It was July 1992 when I returned to my assignment in Croatia after a brief vacation in Egypt, only this time Croatia wasn’t the main destination, rather it was Bosnia. By that time, war had ended in Croatia only to break out in Bosnia, yet the aggressor was the same: Serbia. For the following years, Croatia was a major stopover each time I returned to Bosnia since it was under near total siege. By that time, I had become close friends with Ivan Lackovic, one of the world’s most renowned fine artists who insisted I stay with him whenever I traveled through Croatia.
On that distant July 1992, I headed to Lackovic’s home to see him before I set off to Bosnia. Once inside, I was shocked to see the great artist, whose works and masterpiece paintings are embraced by 120 prestigious museums worldwide, standing there in the middle of the room dressed in military fatigues. By that time, Lackovic was in his 60s. More shockingly, I noticed that the fatigues he was wearing were not those of Croatia’s military, from his own country, rather Bosnia’s. I stood there watching until he saw me and hurried to shake hands with me.
“Sir, what is this?” I asked him.
“As you see, I’m in Bosnian military fatigues,” he replied.
“I know what this is, my question is more about why” I bounced back.
“You’re headed to Bosnia, and this time I’m going with you,” Lackovic said with resilience.
“Why? What for? This is absolute madness!” I shouted at him.
“Don’t you know about our recently launched surprise attack against the Bosnians?” the Croatian rhetorically asked.
“Yes, I know, but what does that have to do with the Bosnian army fatigues you are wearing?” I surprisingly enquired.
“I’m going to penetrate the siege and go to Sarajevo to declare to the whole world that I condemn the shameful behavior of this government, the government of my own country!” he said while panting with excitement.
“Sir, you know what kind of government is in Zagreb. Don’t you fear retribution for taking such an anti-government position?” I tried to get him back to his senses.
“I know it’s not exactly a democratic regime.

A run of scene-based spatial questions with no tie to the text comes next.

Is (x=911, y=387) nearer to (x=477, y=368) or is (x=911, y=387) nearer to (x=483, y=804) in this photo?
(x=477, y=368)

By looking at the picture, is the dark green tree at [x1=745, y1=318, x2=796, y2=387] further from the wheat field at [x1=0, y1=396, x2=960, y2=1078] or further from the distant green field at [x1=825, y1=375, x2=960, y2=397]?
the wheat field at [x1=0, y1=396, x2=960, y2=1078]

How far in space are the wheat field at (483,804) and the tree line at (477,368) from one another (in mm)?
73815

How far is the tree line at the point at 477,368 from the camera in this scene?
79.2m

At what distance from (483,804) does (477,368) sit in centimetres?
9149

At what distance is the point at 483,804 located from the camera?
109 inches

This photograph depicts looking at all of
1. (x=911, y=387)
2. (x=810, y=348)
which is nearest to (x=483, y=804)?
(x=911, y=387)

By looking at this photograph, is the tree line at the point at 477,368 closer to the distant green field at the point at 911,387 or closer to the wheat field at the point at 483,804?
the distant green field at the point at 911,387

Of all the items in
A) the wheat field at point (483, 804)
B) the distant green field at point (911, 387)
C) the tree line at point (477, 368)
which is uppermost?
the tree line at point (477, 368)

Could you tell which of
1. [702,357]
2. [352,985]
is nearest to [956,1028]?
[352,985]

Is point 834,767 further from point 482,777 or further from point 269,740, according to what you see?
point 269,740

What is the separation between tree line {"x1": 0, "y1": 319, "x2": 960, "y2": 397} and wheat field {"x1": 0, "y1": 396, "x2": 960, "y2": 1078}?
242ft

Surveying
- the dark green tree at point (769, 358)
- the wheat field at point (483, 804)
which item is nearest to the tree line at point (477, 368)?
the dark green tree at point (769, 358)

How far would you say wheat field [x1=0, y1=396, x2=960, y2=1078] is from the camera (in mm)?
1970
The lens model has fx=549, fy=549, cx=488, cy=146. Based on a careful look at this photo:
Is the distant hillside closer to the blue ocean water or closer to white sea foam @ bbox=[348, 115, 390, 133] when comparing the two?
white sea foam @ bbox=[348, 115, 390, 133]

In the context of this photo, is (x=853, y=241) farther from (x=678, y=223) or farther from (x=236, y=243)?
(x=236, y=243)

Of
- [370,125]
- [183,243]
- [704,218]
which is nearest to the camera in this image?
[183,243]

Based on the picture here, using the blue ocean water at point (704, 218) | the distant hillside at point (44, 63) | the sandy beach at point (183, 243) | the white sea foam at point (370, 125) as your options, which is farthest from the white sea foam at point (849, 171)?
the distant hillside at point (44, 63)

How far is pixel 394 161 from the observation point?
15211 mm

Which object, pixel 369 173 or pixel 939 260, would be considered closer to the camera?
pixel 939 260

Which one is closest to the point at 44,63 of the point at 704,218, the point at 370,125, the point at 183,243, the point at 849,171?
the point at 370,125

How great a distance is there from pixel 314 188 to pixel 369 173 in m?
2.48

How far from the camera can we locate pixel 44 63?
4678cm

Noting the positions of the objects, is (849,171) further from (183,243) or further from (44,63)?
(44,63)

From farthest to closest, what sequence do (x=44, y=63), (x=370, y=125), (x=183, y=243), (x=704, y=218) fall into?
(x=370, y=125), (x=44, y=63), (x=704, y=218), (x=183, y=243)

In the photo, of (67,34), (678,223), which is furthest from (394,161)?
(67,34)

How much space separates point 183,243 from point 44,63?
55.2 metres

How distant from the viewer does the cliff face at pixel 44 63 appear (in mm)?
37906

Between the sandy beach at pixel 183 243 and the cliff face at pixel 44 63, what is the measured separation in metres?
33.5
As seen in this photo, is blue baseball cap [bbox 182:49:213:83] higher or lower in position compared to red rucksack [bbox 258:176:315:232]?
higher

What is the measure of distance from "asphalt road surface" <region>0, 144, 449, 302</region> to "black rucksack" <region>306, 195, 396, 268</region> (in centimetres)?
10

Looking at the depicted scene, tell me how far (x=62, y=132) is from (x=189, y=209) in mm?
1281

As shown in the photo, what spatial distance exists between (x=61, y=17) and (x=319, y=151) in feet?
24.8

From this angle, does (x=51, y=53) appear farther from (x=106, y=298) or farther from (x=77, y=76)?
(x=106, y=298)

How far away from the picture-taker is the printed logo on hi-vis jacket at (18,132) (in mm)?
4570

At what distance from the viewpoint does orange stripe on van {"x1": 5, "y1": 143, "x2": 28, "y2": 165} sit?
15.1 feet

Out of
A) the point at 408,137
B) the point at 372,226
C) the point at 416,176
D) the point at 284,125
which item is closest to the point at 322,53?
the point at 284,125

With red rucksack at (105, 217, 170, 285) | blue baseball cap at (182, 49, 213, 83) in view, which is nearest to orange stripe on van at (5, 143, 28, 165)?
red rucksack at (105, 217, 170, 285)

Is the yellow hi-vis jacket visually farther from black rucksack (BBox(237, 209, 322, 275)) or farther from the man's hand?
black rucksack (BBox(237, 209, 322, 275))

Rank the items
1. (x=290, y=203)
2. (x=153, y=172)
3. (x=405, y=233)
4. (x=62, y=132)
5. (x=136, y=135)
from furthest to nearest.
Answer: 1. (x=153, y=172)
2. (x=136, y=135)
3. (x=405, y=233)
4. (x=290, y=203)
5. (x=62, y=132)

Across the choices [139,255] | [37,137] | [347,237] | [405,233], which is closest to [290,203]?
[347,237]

But to take advantage of the desperate situation the Bosnians are facing, and the genocide the Serbs are committing against them, it’s an abhorring immoral attitude to stab them in the back at such a time,” he sadly uttered.
“Sir, you are not the only Croat who realizes this. Everyone knows that the government violated the non-aggression agreement signed between Croatia and Bosnia. So why do you take on all the risk yourself?” I deniably asked.
“Because I love my country and I don’t want this government to shame us all. Patriotism is not, and should not, be about supporting your country when it does wrong. This would be chauvinism,” he said with a stern voice.
“You know how dangerous the situation is in Bosnia. Death is the rule there, the exception is life,” I warned him.
“My life is worth nothing in comparison with my country’s reputation,” he briefly answered.
“Okay, I agree. Nevertheless, it could have the same effect if you make this statement from Zagreb. You can even hold a news conference,” I suggested.
“You’re right; I can, and will, make a statement to condemn my government’s unethical behavior, be it from Zagreb or anywhere in the world. But you are missing the point of my reason to state this from Sarajevo. The point is to show support to my fellow Bosnians on the battlefield, as this will make a huge difference,” he concluded the last sentence while proudly standing tall.
Later, when I was discussing this issue with Lackovic, he told me that although he is Catholic and that the great majority of Bosnians are Muslims, he never viewed them in terms of their faith. Rather, he thought of them as humans who are being subjected to unacceptable injustices.
Lackovic went to Bosnia and stood face to face with Serbia’s death machine in Sarajevo. His wonderful integrity, unwavering determination, and unflinching courage boosted the moral of Bosnian Muslims on the battlefield, and in so doing, scandalized the Croatian government. Eventually, Croatia had to stop its unfair war against the Bosnians. Some might say that this cannot be the result of one man’s deed. For those who say so, my answer would be: You don’t know what Lackovic has meant to Croatia. He, along with a few others, have been one of the most important symbols of that Balkan country.
Lackovic believed in freedom for all humans. He taught me that disrespect and insults of today are the parents of extremisms of tomorrow, regardless of faith. He used to tell me that there is no such thing as equal and less equal humans; we, humans, are all equal to the same degree.
Although he passed away in 2004, Lackovic will always inspire me and remind me of the noble values many of us have lost along the way. It is Lackovic who still teaches us that a great artist cannot be great, in the full sense of the term, without being a great human. God bless your soul dear friend; I do miss you!!